The Kuzikus project is just one of several wildlife conservation projects that Tuia’s research group is conducting to assess animal populations through the use of AI-based software. For instance, they applied their AI technology in conjunction with drones to monitor the population of coastal sea birds like the African Royal Tern. And closer to home, their software is shedding light on the interactions among wildlife species in the Swiss National Park.
“Our dream,” says Tuia, “is to be able to monitor animals without harming or disturbing them, and to give rangers the real-time data they need to do their job of protecting wildlife. Maybe in a few years, we’ll be able to go even further and support decision-makers with the information required to design better policies and reduce conflict.”
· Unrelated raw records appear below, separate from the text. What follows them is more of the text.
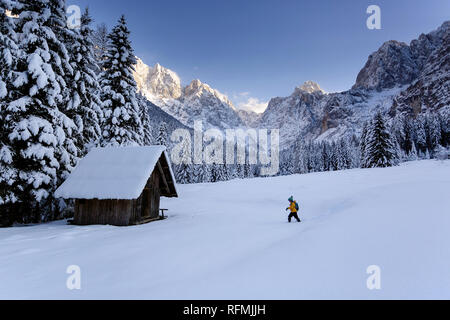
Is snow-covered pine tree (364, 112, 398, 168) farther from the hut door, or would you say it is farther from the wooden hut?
the hut door

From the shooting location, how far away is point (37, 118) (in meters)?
12.8

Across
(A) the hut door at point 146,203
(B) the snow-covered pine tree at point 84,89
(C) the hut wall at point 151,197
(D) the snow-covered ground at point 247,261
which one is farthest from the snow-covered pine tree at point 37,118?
(C) the hut wall at point 151,197

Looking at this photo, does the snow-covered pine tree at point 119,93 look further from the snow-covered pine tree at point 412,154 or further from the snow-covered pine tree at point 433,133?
the snow-covered pine tree at point 433,133

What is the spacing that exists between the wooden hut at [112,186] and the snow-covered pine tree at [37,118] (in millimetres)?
1620

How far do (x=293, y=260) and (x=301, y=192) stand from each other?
60.3 ft

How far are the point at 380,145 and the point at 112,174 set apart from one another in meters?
43.7

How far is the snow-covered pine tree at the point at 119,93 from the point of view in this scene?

Several EPFL laboratories are working to pinpoint what makes Red Sea corals so resilient to global warming and pollution. ©Guilhem Banc-Prandi
Taking Care of Coral Reefs
Half of the world’s coral reefs have already been destroyed, taking with them not only their fascinating colors but also the ecosystems that had evolved around them. The disappearance of coral reefs is affecting everything from single-cell algae to coastal fishing communities.
To combat this issue several EPFL labs are studying ways to preserve coral reefs using AI technology. For example, researchers from EPFL’s Artificial Intelligence Lab (AI Lab) have developed an AI system that can detect bleached coral reefs from aerial images taken with drones or satellites.
The AI system relies on deep learning algorithms that detect bleached corals from aerial images taken with drones or satellites by identifying distinct features such as coloration and texture changes caused by bleaching events.
“This system could prove invaluable for researchers trying to monitor coral reef health,” said Professor Dario Floreano from EPFL’s Artificial Intelligence Lab (AI Lab). “Using it would save them time and resources as they wouldn’t need to physically visit each reef location.”